~ゴッド・オブ・ブレイビア~ 姫騎士デュエル・アナリストの俺、男だからとランク2位のチームを追放され、訳あり美少女ばかりの新チームに拾われる。「開幕戦は3日後だ。よろしく頼むよ」「……OK」
第96話 ドキッ☆密着だらけのサンド・キャッスル作り!
第96話 ドキッ☆密着だらけのサンド・キャッスル作り!
「ヘラのいろんな面を使うことで、いろんな形を作り出せるんだ。

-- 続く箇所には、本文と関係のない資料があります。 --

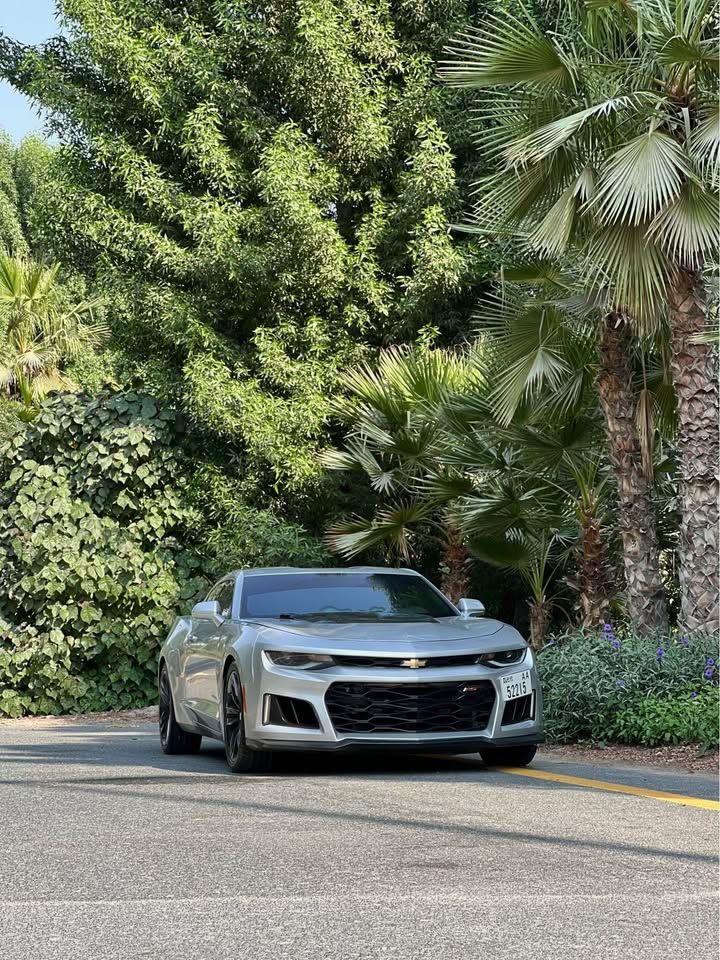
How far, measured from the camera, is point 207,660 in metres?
10.5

それが面白いところでもあるし、技術の見せ所でもあるんだよな」
密かな特技を披露する機会とあって、俺はちょっと自慢げに言ったのだが、
「ぁ……えっと、はい……」
リュカは小声で簡単な受け答えを下だけで黙り込んでしまう。
「ん? 急に小声になってどうした――って、悪い」
俺はそこで、いつの間にかリュカをバックハグでもしているかのごとく、後ろから抱き締めるように覆い被さってしまっていることに気が付いた。
しまった。
さっき昔のことを思い出したからか、無意識のうちに、子供の頃にアスナにコツを教えた時みたいにやってしまった。
あの頃と今じゃ男女という性別の持つ意味あいが違う。
しかもリュカも俺も水着を着ている。
つまり素肌と素肌でド密着で触れ合ってしまっていたのだから、マズいなんてものじゃなかった。
しかもそういうことを考えてしまったせいで、リュカの素肌の感触をもろに意識してしまう。
うぐっ、マシュマロのように柔らかいぞ……!
リュカは太っているわけでは決してないが、女の子らしい肉付きのいい身体をしている。
(これは俺がデュエル・アナリストなので、当然リュカの身体データを詳細に把握しているだけであって、10歳年下の女の子の肉体に興味津々だからというわけではない。一応、念のため)
しかも可愛くて、出るところが出た魅力的な女の子だ。
そして俺はというと、リュカほどは若くないもののそれでも20代の男。
リュカに対して『そういう感情』が全くないはずもない。
しかし仕事仲間であるリュカに対して、それを見せることは許されなかった。
俺はそういった様々な問題やら葛藤やらを隠しつつ、急ぎ立ち上がろうとしたものの、
「ぁ……えぃっ!」
小さくつぶやいたリュカが左手を後ろに回してきて、俺の腰を抑えるようにして俺が立ち上がるのを押しとどめた。
「リュカ?」
「別にぜんぜん問題ありませんから。このまま教えて下さい」
「そうは言ってもだな」
「問題ありませんから」
もしかしたら俺を不愉快にさせたくないと、遠慮しいのリュカは思ったのかもしれない。
俺は立つべきか立たざるべきか、わずかに思い悩んだのち、
「……まぁリュカがそう言うなら」
現状維持を選択した。
ま、誓って故意じゃなかったんだし、このくらいのスキンシップはギリギリ許容範囲だろう。
俺はその姿勢のままでリュカと一緒にサンド・キャッスル作りを再開した。
「えへへ……」
「どうした? さっきから機嫌良さそうだな」
「はい、すごく楽しいです」
「ははっ、そんなにサンド・キャッスル作りを気に入ってくれたか。だったら俺も勧めた甲斐があったよ」
「ぶぅ……」
「なんだよ?」
「なんでもないですー」
「そうか? 何でもありそうな様子に見えるんだが」
「なんでもありませーん」
言いながら、リュカは俺にもたれかかるように体重を預けてきた。
自然と密着度合いが増して、リュカの柔らかさと温もりがこれでもかと伝わってくる。
「りゅ、リュカ?」
「ヤマトさんの身体、あったかいです。えへへ……」
お、おい。
そんな風に甘えた声で言われたら、ドキッとしちゃうだろ。
「お、おう」
「えへへ……」
お、落ち着けヤマト・リンドウ。
これはただのスキンシップであって、深い意味はないはずだ。
仮に深い意味があったとしても今は考えてはいけない。
考えると大変なことになってしまいかねない。
こういう時は頭の中のデータ整理だ。
そうそう、この前アスナから上がってきたフェンリルの改良版システムver1.3。
なぜか最大の問題点である使用魔力量の軽減ではなく、威力の増大に重きを置いた謎改良だったが、あれはあれで俺は悪くないと思う。
フェンリルは8枚セットの攻撃システム。
1発1発の威力が10%上がるだけで、8枚あるから攻撃力が80%向上するということだ!
うん、明らかにこの理論はおかしいな。
俺は思考を別に向けることで、込み上げてくる若さゆえの熱情を必死にやり過ごした。
その後も、俺はリュカを抱っこするような形で、いろいろなコツやテクニックを教えながらサンド・キャッスル作りにいそしんだ。